OBJECTIF ÉNONCÉ 1:
Répondez aux questions suivantes à l'aide de l'extrait ci-dessous.
(a) Quel est le titre du roman précédent mentionné au début ?
(b) En quelle année ces villes chiliennes ont-elles été parcourues ?
(c) Quels animaux peut-on voir sur les plages de Vina del Mar ?

====== EXTRAIT DU DOCUMENT

Amie Lectrice et Ami Lecteur, je vous avais déjà conté les tribulations de Santiago Quinones, lors de la parution du roman « Les rues de Santiago » et je vous avais déclamé que j’avais aimé fortement la tonalité d’écriture, la force émanant des personnages, la volonté de l’auteur de parler de la réalité sociétale sans compromis.
Cet opus s’inscrit parfaitement dans la veine de son précédent.
D’abord il place les villes de Santiago du Chili comme Valparaiso et Vina del Mar comme des personnages à part entière, en tant que Cités où se trament des réalités rudes, insupportables par séquences.
J’ai parcouru ces villes magnifiées en 2008, je pense assez bien les connaître, les retrouver en un roman, permet d’en savourer les parfums, d’en retrouver les odeurs, de s’en remémorer les blessures et fêlures.
Vina del Mar constitue une station balnéaire au bord du Pacifique, huppée et assez kitch, mais qui présente l’attrait de plages avec la présence d’otaries et de pélicans (j’ai testé) offrant un souvenir assez inoubliable, Valparaiso compile un port industriel et une ville haute colorée avec en surplomb la remarquablement décalée Sebastiana, villa de Pablo Neruda, Santiago renferme une multitude de quartiers facilement joignables à pied et à l’histoire terrifiante entre stades de sinistre mémoire et palais présidentiel de La Moneda où un assaut eut lieu aussi un 11 septembre, en 1973.

============
====== DONNÉES DE LA TÂCHE

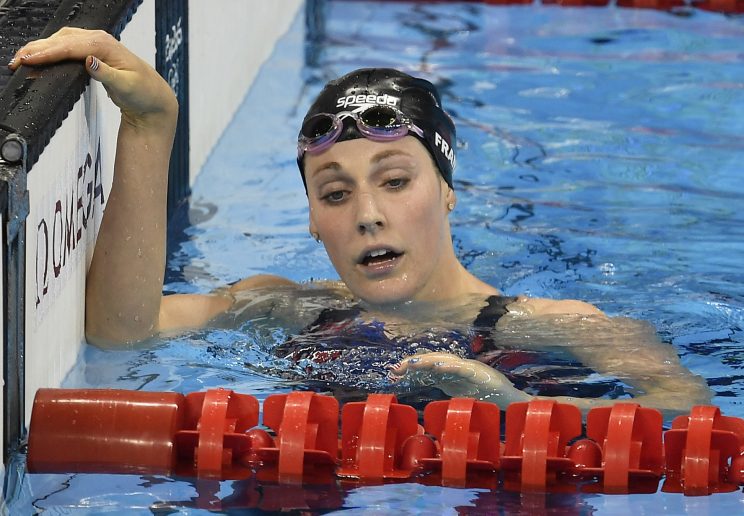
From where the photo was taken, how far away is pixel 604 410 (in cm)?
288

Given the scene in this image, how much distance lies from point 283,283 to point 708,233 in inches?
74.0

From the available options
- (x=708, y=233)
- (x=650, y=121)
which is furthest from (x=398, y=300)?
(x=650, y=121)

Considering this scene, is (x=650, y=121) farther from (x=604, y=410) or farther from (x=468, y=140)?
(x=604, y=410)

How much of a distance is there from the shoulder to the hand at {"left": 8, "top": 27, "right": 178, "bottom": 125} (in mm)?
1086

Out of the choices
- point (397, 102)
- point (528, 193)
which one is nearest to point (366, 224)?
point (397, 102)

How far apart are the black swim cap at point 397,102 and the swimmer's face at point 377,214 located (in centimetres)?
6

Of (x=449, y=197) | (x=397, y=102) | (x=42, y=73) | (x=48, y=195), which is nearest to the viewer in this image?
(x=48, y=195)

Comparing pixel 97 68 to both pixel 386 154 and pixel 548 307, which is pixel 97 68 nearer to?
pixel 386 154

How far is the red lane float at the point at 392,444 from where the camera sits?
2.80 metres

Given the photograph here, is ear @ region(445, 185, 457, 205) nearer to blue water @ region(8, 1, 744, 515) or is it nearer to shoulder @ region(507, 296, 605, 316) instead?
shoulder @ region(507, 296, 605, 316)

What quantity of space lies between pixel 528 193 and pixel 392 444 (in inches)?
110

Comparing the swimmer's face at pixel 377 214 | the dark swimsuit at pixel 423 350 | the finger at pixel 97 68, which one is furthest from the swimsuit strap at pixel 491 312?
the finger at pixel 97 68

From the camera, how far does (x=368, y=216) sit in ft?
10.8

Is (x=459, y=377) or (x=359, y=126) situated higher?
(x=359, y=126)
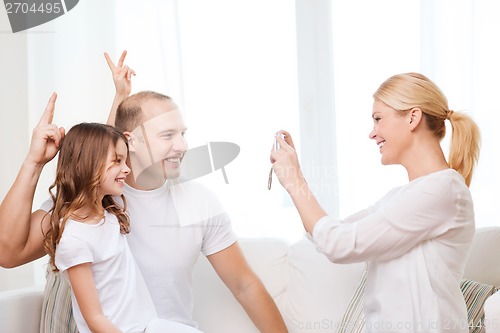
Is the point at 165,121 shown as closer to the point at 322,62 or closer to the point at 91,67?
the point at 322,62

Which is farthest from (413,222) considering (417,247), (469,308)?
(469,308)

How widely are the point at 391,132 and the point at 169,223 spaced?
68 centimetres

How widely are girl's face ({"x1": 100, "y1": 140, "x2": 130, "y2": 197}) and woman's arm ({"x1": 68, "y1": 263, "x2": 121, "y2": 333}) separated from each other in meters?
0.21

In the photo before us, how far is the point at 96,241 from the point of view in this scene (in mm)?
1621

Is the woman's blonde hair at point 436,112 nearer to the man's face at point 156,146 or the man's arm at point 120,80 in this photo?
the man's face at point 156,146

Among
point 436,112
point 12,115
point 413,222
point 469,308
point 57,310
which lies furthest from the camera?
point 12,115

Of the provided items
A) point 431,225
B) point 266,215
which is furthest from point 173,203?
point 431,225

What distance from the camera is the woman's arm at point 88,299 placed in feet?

============

OBJECTIF ÉNONCÉ 2: Recopiez à l'identique le passage de la liste qui va de la ligne contenant « From the camera, how » jusqu'à la fin de la liste, ces deux limites comprises, sans y reprendre les images.

RÉSULTAT DE L'EXERCICE 1:
(a) « Les rues de Santiago »
(b) En 2008
(c) Des otaries et des pélicans

RÉSULTAT DE L'EXERCICE 2:
From the camera, how far does (x=368, y=216) sit in ft?
10.8

Is (x=459, y=377) or (x=359, y=126) situated higher?
(x=359, y=126)
Is the point at 165,121 shown as closer to the point at 322,62 or closer to the point at 91,67?
the point at 322,62

Which is farthest from (413,222) considering (417,247), (469,308)?
(469,308)

How widely are the point at 391,132 and the point at 169,223 spaced?
68 centimetres

How widely are girl's face ({"x1": 100, "y1": 140, "x2": 130, "y2": 197}) and woman's arm ({"x1": 68, "y1": 263, "x2": 121, "y2": 333}) separated from each other in meters?
0.21

In the photo before us, how far is the point at 96,241 from the point of view in this scene (in mm)?
1621

Is the woman's blonde hair at point 436,112 nearer to the man's face at point 156,146 or the man's arm at point 120,80 in this photo?
the man's face at point 156,146

Among
point 436,112
point 12,115
point 413,222
point 469,308
point 57,310
which lies furthest from the camera?
point 12,115

Of the provided items
A) point 431,225
B) point 266,215
which is furthest from point 173,203?
point 431,225

What distance from the camera is the woman's arm at point 88,299 placed in feet?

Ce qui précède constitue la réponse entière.